* **Task description**
Please return the part of the Spark forum thread from "BTW, this is" to "at the bottom.", word for word.

Have you any tachyon.jar somewhere? Because that's caused by an old version getting on the classpath see: https://issues.apache.org/jira/browse/SPARK-8385?focusedCommentId=14643652&page=com.atlassian.jira.plugin.system.issuetabpanels:comment-tabpanel#comment-14643652

stevel · ‎03-15-2016

BTW, this is the URL, with the hostname:port of your server plugged in http://timelineserver:59587/ws/v1/timeline/spark_event_v01?fields=PRIMARYFILTERS,OTHERINFO for an attempt, you ask for it underneath: http://timelineserver:59587/ws/v1/timeline/spark_event_v01/attempt_0001_0001

stevel · ‎03-15-2016

Your problems motivated me to write something on troubleshooting. This is for the latest version of the code, which currently only builds inside Spark 2.0-SNAPSHOT against Hadoop-2.8.0-SNAPSHOT, so not all the content is relevant (the publish-via-HDFS feature is new), but the URLs you need should be at the bottom.

* **Material shown**
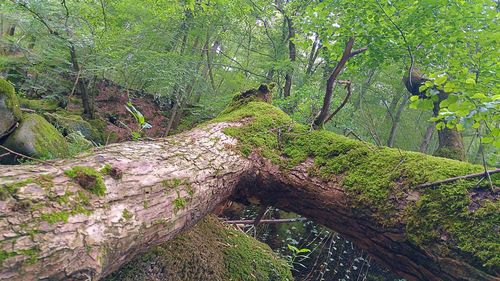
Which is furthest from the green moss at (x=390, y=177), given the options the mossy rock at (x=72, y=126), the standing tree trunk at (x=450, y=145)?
the mossy rock at (x=72, y=126)

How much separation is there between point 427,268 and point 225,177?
4.34 feet

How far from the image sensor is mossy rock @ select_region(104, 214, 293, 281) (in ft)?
7.46

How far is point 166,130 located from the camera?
9281 millimetres

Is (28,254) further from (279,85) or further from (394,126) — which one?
(394,126)

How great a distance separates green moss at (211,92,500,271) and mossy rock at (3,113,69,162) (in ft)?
9.39

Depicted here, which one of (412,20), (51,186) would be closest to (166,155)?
(51,186)

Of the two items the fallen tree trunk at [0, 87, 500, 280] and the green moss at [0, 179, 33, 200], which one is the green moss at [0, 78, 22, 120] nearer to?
the fallen tree trunk at [0, 87, 500, 280]

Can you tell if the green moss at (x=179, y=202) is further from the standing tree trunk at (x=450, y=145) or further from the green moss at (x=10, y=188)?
the standing tree trunk at (x=450, y=145)

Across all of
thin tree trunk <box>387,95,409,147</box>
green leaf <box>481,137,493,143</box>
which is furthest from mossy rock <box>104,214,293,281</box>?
thin tree trunk <box>387,95,409,147</box>

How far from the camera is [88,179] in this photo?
143 centimetres

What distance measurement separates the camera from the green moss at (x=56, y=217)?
1.19m

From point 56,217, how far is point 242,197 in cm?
167

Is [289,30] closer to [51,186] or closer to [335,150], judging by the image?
[335,150]

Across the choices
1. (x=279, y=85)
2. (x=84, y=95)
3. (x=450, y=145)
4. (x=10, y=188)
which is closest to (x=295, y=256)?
(x=10, y=188)
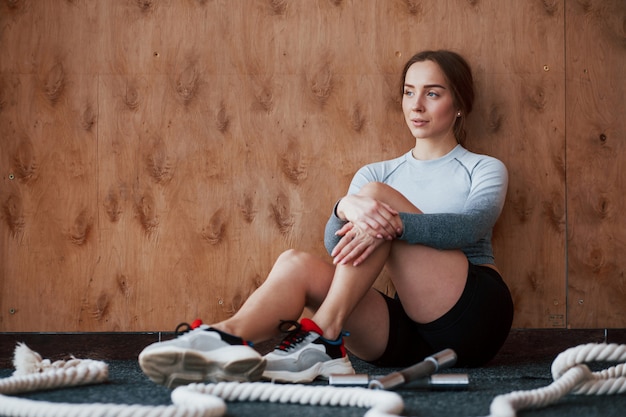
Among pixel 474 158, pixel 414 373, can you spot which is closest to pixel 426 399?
pixel 414 373

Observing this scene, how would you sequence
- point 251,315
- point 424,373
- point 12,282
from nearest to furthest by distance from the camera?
point 424,373 → point 251,315 → point 12,282

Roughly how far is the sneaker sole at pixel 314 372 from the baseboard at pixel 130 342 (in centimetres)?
70

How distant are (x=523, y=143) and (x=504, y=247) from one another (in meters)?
0.37

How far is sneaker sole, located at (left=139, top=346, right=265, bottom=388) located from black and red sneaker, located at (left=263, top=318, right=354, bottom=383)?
110mm

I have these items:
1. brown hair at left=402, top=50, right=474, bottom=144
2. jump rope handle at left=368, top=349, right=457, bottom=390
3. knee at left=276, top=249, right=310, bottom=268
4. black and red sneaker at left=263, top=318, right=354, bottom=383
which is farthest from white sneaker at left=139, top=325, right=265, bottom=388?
brown hair at left=402, top=50, right=474, bottom=144

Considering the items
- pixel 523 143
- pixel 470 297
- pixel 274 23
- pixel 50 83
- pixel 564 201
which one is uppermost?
pixel 274 23

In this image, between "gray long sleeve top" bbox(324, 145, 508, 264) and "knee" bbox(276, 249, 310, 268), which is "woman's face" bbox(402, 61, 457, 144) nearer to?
"gray long sleeve top" bbox(324, 145, 508, 264)

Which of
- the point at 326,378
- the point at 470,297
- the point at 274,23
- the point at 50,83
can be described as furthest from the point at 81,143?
the point at 470,297

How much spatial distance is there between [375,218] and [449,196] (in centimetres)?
50

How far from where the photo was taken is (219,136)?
2.46m

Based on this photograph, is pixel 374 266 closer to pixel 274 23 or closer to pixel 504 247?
pixel 504 247

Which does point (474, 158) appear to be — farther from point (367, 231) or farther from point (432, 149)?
point (367, 231)

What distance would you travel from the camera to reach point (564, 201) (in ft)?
8.11

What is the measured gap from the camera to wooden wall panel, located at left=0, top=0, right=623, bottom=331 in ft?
7.95
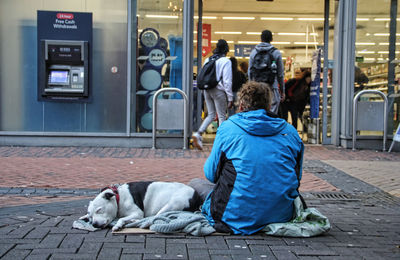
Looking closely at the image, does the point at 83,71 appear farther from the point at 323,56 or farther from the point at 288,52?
the point at 288,52

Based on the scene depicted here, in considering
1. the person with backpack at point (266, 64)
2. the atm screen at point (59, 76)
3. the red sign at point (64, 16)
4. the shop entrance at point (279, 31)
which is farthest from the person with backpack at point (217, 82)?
the red sign at point (64, 16)

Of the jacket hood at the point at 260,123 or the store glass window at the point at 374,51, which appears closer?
the jacket hood at the point at 260,123

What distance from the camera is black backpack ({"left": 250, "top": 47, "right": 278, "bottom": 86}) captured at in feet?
26.1

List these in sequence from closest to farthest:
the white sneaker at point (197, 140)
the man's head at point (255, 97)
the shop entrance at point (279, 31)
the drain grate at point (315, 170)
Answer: the man's head at point (255, 97), the drain grate at point (315, 170), the white sneaker at point (197, 140), the shop entrance at point (279, 31)

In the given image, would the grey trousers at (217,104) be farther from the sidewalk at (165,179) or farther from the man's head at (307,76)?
the man's head at (307,76)

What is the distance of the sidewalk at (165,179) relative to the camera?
10.8 ft

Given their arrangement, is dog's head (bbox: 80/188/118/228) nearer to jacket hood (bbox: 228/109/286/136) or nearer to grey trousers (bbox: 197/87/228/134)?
jacket hood (bbox: 228/109/286/136)

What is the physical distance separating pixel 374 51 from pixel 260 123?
7.38 meters

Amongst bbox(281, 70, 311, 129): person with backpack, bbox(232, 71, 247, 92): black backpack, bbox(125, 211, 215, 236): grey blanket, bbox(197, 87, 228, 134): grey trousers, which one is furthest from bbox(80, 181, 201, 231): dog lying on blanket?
bbox(281, 70, 311, 129): person with backpack

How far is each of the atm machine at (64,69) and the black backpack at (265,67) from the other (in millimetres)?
3584

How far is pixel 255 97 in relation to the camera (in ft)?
12.6

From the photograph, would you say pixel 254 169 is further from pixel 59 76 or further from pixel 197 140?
pixel 59 76

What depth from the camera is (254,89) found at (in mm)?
3836

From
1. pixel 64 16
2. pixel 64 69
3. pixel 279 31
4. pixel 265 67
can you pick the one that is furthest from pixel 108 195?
pixel 279 31
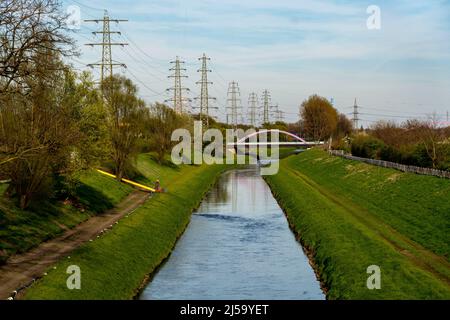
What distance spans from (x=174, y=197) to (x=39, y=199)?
2319cm

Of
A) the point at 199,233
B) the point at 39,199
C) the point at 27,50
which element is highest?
the point at 27,50

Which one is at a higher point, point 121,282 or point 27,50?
point 27,50

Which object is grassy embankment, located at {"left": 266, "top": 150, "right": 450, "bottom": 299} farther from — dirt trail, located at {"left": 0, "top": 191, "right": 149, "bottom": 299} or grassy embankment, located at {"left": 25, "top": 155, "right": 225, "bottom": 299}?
dirt trail, located at {"left": 0, "top": 191, "right": 149, "bottom": 299}

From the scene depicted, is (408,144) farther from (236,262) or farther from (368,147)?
(236,262)

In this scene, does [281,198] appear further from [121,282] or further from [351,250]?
[121,282]

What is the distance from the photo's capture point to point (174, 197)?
62844 mm

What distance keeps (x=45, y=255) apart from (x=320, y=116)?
6165 inches

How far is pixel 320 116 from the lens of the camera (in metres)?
182

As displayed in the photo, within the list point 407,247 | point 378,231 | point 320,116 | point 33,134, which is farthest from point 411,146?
point 320,116

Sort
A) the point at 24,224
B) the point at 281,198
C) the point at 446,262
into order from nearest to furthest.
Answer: the point at 446,262 → the point at 24,224 → the point at 281,198
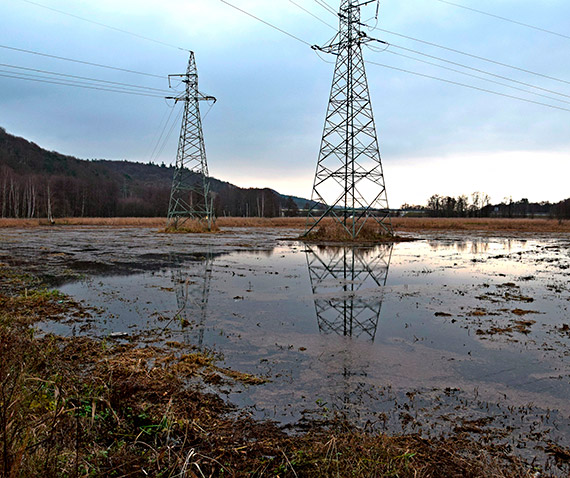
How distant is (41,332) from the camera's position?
539 cm

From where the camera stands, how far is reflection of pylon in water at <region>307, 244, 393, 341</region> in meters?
6.22

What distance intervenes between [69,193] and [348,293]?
111063 millimetres

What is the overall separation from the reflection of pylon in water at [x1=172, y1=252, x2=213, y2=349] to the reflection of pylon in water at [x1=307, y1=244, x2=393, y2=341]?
1.98 m

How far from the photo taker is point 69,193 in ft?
332

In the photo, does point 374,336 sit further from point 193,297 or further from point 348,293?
point 193,297

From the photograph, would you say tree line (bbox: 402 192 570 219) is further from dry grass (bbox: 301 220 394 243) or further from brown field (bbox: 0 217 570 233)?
dry grass (bbox: 301 220 394 243)

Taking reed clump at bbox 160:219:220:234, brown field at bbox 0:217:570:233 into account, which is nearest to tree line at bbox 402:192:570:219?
brown field at bbox 0:217:570:233

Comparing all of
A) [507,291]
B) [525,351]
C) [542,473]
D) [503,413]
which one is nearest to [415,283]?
[507,291]

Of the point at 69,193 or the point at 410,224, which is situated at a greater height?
the point at 69,193

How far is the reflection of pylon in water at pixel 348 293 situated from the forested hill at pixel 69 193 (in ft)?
220

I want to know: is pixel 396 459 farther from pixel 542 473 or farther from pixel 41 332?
pixel 41 332

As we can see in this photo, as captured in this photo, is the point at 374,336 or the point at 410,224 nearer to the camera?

* **Answer to the task**
BTW, this is the URL, with the hostname:port of your server plugged in http://timelineserver:59587/ws/v1/timeline/spark_event_v01?fields=PRIMARYFILTERS,OTHERINFO for an attempt, you ask for it underneath: http://timelineserver:59587/ws/v1/timeline/spark_event_v01/attempt_0001_0001

stevel · ‎03-15-2016

Your problems motivated me to write something on troubleshooting. This is for the latest version of the code, which currently only builds inside Spark 2.0-SNAPSHOT against Hadoop-2.8.0-SNAPSHOT, so not all the content is relevant (the publish-via-HDFS feature is new), but the URLs you need should be at the bottom.